- Breed: American Quarter Horse
- Discipline: Cutting
- Sire: Doc's Lynx
- Grandsire: Doc Bar
- Dam: Trona
- Maternal grandsire: Leon Bars
- Sex: Mare
- Foaled: 1975
- Country: United States
- Color: Sorrel

Other awards
- 1978 National Cutting Horse Association (NCHA) Futurity Champion 1979 Pacific Coast Maturity 1979 NCHA Derby Champion 1980 NCHA World Champion Mare $113,681.00 NCHA Lifetime earnings

Honors
- American Quarter Horse Hall of Fame

= Lynx Melody =

Quarter Horse mare and show horse

Lynx Melody (1975–2004) was an American Quarter Horse mare who was a National Cutting Horse Association (NCHA) World Champion in 1980 as well as winning both the NCHA Derby and Futurity.

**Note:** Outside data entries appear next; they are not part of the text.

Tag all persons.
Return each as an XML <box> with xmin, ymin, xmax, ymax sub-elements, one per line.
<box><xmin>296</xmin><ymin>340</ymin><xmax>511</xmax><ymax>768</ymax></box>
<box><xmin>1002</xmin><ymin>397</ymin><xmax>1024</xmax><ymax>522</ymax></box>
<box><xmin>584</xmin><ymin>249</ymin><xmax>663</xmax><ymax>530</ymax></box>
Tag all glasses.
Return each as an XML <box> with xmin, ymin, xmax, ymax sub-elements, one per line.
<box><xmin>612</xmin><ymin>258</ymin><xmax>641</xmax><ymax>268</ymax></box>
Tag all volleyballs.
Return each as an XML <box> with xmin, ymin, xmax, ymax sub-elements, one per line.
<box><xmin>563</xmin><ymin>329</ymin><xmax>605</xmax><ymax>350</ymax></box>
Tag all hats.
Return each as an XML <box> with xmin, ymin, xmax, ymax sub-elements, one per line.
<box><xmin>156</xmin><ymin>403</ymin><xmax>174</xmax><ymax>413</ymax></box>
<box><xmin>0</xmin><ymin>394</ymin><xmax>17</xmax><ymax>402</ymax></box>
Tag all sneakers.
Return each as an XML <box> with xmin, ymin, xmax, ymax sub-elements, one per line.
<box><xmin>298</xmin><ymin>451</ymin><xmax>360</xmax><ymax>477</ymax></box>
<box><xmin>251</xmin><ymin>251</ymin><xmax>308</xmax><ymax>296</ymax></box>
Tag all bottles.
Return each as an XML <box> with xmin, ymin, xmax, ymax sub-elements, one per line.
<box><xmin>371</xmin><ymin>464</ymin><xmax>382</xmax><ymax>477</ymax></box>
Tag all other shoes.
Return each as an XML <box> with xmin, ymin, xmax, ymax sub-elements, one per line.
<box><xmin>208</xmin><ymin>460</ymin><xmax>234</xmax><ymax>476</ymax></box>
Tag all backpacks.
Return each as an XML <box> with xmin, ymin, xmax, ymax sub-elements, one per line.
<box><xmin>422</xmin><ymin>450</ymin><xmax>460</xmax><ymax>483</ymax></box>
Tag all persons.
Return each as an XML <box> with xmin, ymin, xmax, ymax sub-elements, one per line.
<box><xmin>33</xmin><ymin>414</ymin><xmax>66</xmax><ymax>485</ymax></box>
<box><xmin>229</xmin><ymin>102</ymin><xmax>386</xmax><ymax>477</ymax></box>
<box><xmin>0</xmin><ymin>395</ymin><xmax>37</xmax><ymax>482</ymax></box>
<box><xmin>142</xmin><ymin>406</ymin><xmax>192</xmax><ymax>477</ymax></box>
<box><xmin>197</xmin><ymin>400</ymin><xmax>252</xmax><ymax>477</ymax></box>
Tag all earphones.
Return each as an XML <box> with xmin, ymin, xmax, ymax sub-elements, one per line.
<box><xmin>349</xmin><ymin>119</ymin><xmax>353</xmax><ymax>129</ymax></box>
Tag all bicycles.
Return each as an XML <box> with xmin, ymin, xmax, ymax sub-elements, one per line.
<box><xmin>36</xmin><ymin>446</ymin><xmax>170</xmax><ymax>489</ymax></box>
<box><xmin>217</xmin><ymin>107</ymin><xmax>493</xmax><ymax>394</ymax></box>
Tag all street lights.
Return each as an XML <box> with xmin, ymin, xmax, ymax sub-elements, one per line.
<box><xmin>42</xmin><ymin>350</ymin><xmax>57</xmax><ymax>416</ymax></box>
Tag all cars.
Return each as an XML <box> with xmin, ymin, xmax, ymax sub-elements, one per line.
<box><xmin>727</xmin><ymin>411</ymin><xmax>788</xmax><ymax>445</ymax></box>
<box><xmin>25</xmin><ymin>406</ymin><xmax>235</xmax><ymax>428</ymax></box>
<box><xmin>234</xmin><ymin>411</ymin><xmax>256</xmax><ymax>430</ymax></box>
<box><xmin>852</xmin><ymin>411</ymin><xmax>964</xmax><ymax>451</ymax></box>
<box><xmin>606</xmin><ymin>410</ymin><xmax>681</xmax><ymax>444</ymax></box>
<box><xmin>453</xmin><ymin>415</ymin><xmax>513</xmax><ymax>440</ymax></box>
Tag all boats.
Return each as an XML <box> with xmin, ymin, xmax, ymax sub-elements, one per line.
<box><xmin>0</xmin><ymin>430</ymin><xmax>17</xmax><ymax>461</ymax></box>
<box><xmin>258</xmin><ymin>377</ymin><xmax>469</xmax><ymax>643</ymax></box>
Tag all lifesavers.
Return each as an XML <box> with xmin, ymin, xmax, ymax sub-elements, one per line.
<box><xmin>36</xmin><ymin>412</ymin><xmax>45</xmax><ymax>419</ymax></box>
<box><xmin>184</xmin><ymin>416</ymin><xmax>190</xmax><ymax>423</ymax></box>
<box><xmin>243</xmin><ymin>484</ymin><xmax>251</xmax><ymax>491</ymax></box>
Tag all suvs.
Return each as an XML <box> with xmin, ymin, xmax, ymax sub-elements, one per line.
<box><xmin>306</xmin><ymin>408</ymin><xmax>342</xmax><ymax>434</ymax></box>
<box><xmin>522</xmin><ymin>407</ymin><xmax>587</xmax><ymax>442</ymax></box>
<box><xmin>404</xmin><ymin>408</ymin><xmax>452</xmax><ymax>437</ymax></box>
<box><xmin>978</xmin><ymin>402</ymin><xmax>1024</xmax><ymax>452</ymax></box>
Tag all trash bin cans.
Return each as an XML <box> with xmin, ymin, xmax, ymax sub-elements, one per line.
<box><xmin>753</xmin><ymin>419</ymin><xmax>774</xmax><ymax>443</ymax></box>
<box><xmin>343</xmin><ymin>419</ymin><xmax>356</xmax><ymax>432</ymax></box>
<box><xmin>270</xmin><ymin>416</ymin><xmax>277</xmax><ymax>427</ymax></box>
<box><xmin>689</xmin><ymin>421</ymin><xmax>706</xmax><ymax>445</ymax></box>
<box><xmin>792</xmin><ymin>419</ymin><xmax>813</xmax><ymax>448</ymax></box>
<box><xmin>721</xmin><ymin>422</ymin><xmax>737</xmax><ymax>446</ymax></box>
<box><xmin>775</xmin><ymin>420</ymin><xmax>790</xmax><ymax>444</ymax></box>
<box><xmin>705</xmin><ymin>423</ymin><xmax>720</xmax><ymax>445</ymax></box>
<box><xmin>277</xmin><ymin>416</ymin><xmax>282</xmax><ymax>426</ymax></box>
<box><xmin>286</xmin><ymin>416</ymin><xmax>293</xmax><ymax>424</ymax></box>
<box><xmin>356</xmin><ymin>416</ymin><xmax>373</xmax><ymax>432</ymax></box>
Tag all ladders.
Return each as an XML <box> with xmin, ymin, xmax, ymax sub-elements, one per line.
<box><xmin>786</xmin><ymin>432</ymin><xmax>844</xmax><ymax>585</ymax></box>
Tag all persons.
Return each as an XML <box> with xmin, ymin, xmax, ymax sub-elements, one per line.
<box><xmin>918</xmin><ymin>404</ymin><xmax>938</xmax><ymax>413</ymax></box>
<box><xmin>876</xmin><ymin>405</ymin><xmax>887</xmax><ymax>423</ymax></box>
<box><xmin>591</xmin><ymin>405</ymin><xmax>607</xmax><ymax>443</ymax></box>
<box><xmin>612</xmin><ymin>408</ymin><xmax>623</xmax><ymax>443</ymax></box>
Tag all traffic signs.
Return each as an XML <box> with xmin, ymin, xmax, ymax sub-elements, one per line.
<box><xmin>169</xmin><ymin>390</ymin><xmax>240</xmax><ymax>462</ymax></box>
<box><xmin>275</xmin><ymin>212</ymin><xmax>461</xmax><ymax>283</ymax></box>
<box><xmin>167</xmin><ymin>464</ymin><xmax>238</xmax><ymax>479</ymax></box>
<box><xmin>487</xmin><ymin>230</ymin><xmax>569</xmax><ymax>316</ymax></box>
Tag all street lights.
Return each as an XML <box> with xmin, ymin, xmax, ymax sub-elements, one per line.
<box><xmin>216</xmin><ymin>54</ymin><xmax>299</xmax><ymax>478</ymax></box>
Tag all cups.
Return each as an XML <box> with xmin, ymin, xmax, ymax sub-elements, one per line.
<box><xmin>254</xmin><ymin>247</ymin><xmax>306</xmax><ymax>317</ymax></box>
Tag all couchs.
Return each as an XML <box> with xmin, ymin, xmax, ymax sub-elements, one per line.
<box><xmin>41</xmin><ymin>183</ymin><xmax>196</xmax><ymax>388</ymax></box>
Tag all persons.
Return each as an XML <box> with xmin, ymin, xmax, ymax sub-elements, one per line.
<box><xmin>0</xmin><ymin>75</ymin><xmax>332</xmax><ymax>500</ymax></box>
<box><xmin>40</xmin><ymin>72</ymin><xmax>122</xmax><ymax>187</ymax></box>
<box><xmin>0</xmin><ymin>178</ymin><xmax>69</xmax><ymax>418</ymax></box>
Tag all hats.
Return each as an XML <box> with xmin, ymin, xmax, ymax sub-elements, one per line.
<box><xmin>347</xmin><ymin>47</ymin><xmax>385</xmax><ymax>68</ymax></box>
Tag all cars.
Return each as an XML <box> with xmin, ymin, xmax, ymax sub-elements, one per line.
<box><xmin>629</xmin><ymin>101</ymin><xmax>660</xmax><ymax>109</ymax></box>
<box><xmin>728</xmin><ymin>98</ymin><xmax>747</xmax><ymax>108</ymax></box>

She was inducted into the American Quarter Horse Association's (AQHA) Hall of Fame in 2008.

==Life==

Lynx Melody was a sorrel, foaled in 1975. She won the 1978 NCHA Futurity, as well as the 1979 NCHA Derby. In 1980 she was named the NCHA World Champion Mare. Her lifetime NCHA earnings were $113,681.00. She died in September 2004.